(Excerpts from a spatial dataset)
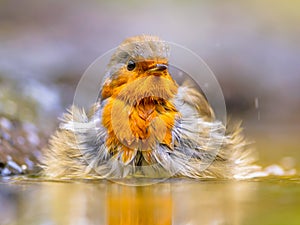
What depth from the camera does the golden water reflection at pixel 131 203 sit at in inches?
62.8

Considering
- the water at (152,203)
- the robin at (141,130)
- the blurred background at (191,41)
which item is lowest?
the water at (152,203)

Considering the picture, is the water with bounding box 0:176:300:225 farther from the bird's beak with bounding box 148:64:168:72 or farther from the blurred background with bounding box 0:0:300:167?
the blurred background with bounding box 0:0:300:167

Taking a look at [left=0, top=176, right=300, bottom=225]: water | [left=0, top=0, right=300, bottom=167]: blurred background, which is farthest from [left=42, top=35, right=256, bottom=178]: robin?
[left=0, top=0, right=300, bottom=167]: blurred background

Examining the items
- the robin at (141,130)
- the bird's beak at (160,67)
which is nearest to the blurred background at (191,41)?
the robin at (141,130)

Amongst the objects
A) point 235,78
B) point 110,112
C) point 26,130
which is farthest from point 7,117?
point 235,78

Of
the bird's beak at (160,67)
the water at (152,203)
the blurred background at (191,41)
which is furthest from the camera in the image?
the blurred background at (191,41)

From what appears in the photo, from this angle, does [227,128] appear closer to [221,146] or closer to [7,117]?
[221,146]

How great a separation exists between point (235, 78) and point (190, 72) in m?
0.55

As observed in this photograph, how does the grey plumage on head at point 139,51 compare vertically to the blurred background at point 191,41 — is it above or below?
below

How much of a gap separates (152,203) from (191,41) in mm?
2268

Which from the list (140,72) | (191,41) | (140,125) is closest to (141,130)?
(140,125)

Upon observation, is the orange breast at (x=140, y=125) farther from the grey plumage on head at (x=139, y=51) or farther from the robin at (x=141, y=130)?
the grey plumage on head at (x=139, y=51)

--

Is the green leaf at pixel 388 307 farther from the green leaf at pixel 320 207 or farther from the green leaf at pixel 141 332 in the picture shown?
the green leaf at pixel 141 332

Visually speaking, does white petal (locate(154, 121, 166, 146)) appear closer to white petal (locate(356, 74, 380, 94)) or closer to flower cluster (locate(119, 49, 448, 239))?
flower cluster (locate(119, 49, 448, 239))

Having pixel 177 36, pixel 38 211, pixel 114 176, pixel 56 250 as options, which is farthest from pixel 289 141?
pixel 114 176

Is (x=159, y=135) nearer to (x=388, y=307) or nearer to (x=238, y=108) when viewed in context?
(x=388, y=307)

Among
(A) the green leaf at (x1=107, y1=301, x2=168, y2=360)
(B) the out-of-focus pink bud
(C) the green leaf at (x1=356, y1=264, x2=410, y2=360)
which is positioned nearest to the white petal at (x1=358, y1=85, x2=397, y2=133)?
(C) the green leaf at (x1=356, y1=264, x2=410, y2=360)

» What needs to be done:
Collect every line of the records above that contains the string "this", copying each one in full.

» The output:
From what appears in the photo, from this angle, does [227,128] appear closer to [221,146] or closer to [7,117]?
As observed in this photograph, how does the grey plumage on head at point 139,51 compare vertically to the blurred background at point 191,41 — is it above or below?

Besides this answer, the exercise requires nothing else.